Erik Thomson, who half Australia still grieves for since his much-loved character Dr Mitch Stevens died on All Saints last year, was also attracted to The Alice by the unusual strength of the characters.

“The thing is, a lot of dramas say ‘Oh, we’re character-driven’,” says the actor, who plays Jack Jaffers, the lead singer of a two-hit wonder 1980s band which is still eking out a somewhat sad existence when the story opens.

“I’ve been in many dramas that have said that. But then it doesn’t turn out that way.

“They become genre-driven, like medical-driven or doctor-driven. Story-driven.

“But I really don’t know how that could happen to this one. It is so character-oriented.”

He says he would be thrilled to commit to a series of The Alice if it gets made.

“I didn’t leave All Saints because I didn’t want to do series television,” he says.

“I just didn’t want to do All Saints any more.

“I mean I’d done four-and-a-half years of it and I’d really got to the point where I thought I’d explored every single avenue I could with the character.

“I want to do stuff I believe in. And I did believe in All Saints for the majority of that time.

“But I certainly think for The Alice there’s enough meat in it for me to last five years.

“Just as long as there’s a landscape out in front of the character which is there to explore.”

Another bonus to The Alice is the presence of his real-life wife, Always Greener’s Caitlin McDougall.

She plays the long-suffering wife and “support team” of one of those strange types drawn to the outback so they can jog across it.

“It was a happy coincidence we weren’t cast as a job lot,” says Thomson. “I was cast and then a week later Caitlin was cast and it was great to work with her.

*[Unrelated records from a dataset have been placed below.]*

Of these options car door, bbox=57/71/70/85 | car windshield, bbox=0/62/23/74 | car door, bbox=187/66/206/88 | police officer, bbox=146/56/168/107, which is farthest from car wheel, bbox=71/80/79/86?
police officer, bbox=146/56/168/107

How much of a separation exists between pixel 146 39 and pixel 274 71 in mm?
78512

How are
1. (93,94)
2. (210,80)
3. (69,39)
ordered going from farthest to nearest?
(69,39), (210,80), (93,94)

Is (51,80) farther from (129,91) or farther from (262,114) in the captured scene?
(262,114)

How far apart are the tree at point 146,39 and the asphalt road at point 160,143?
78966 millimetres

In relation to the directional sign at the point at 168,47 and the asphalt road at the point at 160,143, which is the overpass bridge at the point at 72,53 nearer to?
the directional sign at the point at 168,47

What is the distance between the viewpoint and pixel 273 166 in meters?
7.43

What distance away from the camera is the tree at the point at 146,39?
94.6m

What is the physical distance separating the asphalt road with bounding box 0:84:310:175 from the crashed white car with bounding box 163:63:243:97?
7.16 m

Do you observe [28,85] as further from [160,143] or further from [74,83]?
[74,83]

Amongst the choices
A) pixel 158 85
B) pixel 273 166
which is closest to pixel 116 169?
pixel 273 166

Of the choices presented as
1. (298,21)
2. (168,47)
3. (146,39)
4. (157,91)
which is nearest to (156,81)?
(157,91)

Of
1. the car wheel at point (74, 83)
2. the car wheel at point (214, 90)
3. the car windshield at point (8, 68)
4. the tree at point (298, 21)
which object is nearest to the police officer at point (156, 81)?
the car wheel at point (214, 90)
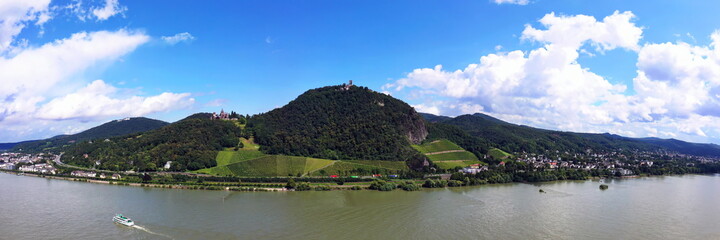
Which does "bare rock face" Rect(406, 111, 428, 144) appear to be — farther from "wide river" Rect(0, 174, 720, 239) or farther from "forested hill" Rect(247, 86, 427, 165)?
"wide river" Rect(0, 174, 720, 239)

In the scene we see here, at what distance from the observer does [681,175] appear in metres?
106

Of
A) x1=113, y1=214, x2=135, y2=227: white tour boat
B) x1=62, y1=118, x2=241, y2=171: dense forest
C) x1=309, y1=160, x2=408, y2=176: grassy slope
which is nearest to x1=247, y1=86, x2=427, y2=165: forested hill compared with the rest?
x1=309, y1=160, x2=408, y2=176: grassy slope

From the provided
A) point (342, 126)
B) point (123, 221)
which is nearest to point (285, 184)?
point (123, 221)

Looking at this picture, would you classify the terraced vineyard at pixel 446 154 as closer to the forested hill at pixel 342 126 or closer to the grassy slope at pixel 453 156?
the grassy slope at pixel 453 156

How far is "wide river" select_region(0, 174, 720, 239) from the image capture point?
36.0m

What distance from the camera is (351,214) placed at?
4338 cm

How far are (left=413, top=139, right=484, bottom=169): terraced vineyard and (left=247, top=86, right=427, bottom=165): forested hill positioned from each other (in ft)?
17.5

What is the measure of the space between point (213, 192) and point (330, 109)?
67343mm

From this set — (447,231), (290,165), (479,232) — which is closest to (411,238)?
(447,231)

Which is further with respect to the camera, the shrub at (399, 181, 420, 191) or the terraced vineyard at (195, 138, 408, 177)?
the terraced vineyard at (195, 138, 408, 177)

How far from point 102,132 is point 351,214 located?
180 meters

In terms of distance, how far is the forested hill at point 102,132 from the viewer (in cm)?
16275

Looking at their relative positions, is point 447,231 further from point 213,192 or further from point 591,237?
point 213,192

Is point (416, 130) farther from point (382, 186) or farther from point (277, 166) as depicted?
point (382, 186)
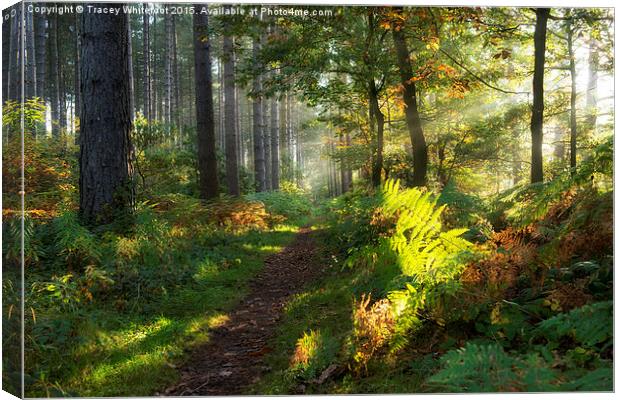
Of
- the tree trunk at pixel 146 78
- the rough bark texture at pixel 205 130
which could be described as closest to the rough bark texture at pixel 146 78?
the tree trunk at pixel 146 78

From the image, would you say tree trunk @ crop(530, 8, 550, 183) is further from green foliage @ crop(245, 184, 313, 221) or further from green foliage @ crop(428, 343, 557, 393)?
green foliage @ crop(245, 184, 313, 221)

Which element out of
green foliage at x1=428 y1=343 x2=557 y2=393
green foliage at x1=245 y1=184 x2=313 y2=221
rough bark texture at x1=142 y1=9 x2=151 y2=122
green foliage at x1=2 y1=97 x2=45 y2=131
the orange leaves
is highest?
rough bark texture at x1=142 y1=9 x2=151 y2=122

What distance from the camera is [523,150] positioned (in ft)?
17.8

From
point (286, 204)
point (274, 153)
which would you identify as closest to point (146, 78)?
point (274, 153)

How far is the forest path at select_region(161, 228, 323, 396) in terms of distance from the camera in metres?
3.24

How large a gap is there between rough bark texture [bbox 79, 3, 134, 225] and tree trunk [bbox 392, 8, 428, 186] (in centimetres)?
356

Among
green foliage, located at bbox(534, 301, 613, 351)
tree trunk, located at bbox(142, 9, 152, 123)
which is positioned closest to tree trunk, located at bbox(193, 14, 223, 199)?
tree trunk, located at bbox(142, 9, 152, 123)

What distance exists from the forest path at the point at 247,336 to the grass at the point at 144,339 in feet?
0.42

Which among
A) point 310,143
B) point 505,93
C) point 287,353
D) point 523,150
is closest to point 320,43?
point 505,93

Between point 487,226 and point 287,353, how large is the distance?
210 cm

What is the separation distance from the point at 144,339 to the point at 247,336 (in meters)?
0.90

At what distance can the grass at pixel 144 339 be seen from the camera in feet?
10.3

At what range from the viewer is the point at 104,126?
6.09 meters

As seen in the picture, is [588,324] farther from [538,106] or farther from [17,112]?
[17,112]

“But we were concerned that we wouldn’t have any on-screen chemistry,” he laughs.

There’s no fear of that, although the chemistry at this early stage in the characters’ development is kept to the merest spark.

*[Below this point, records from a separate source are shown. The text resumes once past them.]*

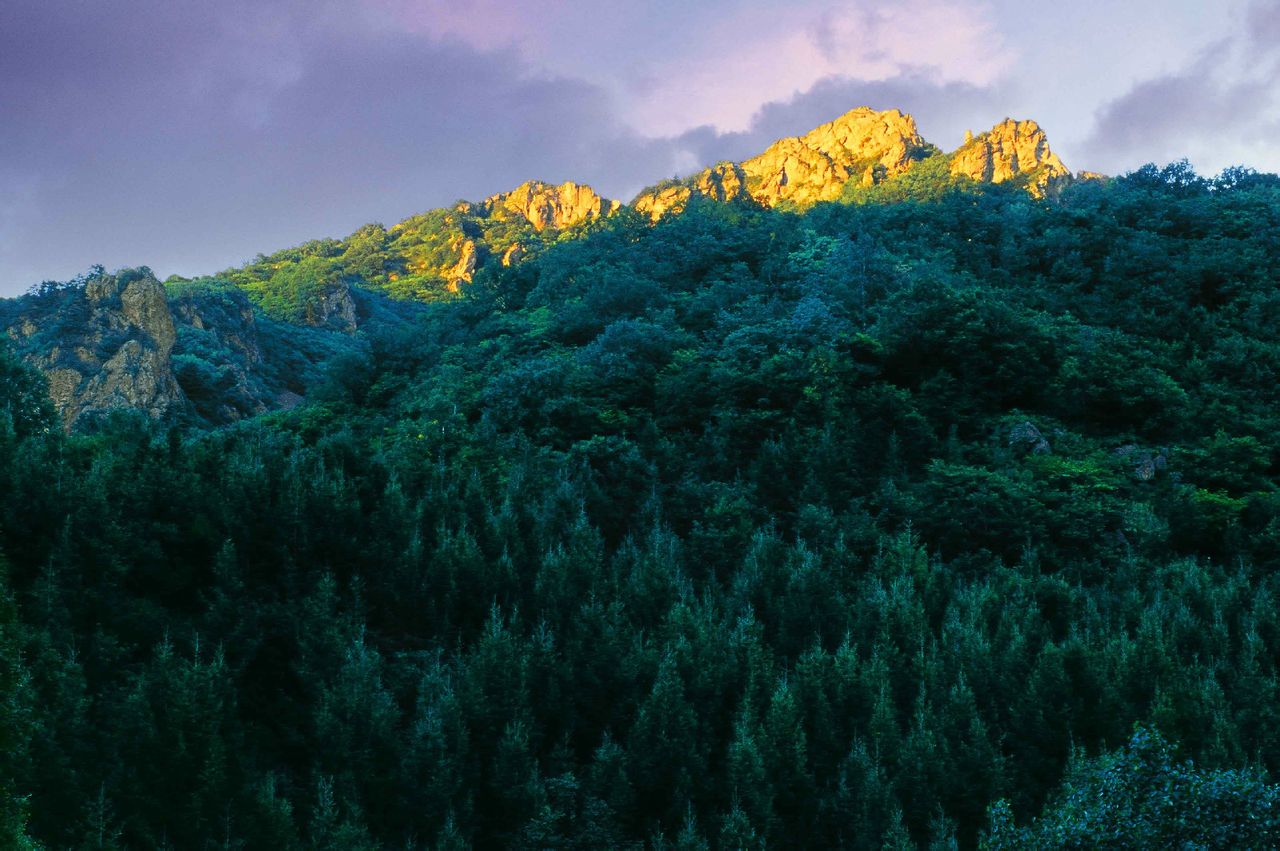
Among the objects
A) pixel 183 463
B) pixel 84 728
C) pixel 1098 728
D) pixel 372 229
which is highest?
pixel 372 229

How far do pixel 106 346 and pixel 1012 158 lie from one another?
71256mm

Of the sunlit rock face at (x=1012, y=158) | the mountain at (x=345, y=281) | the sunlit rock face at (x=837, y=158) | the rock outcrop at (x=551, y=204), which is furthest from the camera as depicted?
the rock outcrop at (x=551, y=204)

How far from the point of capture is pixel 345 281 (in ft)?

Depending on how their stories develop, however, Thomson says both he and McDougall will be on guard against any attempts to use viewers’ knowledge of the real-life relationship to spice up what is happening on screen.

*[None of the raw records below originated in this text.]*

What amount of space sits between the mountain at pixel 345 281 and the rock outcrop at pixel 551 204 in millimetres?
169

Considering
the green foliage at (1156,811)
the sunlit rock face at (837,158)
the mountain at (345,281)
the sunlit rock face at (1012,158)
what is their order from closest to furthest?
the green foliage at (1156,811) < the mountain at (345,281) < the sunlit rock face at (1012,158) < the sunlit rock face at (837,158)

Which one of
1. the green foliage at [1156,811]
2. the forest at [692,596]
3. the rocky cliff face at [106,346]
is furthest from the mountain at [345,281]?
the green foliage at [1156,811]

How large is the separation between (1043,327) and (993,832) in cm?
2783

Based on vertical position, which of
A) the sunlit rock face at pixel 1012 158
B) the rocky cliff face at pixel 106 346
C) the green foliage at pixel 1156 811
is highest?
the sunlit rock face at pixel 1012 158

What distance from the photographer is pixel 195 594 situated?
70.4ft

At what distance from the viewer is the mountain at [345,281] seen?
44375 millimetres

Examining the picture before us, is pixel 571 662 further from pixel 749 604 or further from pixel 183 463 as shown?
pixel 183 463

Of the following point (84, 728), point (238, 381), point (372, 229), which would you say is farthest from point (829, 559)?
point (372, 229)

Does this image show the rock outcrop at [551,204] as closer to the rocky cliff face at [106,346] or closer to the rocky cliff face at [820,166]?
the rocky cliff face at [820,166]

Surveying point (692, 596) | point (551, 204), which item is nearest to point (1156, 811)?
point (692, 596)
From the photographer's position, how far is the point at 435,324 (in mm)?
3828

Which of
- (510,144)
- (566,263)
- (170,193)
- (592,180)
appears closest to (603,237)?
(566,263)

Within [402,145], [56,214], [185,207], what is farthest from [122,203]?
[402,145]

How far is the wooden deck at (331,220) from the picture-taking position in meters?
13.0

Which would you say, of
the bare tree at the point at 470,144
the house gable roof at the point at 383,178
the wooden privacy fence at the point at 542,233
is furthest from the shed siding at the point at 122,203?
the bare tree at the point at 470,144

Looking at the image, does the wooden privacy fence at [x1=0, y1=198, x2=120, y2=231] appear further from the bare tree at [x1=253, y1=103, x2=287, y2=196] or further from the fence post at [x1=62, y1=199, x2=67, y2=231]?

“It’s a fine line you walk, I think,” he says. “There’s not been any compromising so far with the situation of crossing into our private life.

“It will be a couple of conversations we’ll have to have with the producers and publicity and marketing and stuff at the right time.

“But the bottom line is that we’re both actors and we both love the show and so we’ll have to work out a way of dealing with it.”

Meanwhile, Napier says having fellow escapees from other television series in Thomson and McDougall in the telemovie was quite therapeutic.

“Erik and Caitlin definitely had gone through the same experience as me, we’d all got to the point where we thought we couldn’t take those characters any further and that meant I think we were all especially enthusiastic about these new roles,” she says.

“With my character, I can’t wait to see Jess come back. “She’s so alone in this movie, but she’s got so many places to go and connections to make.

“I can’t wait to see what will happen in her life.”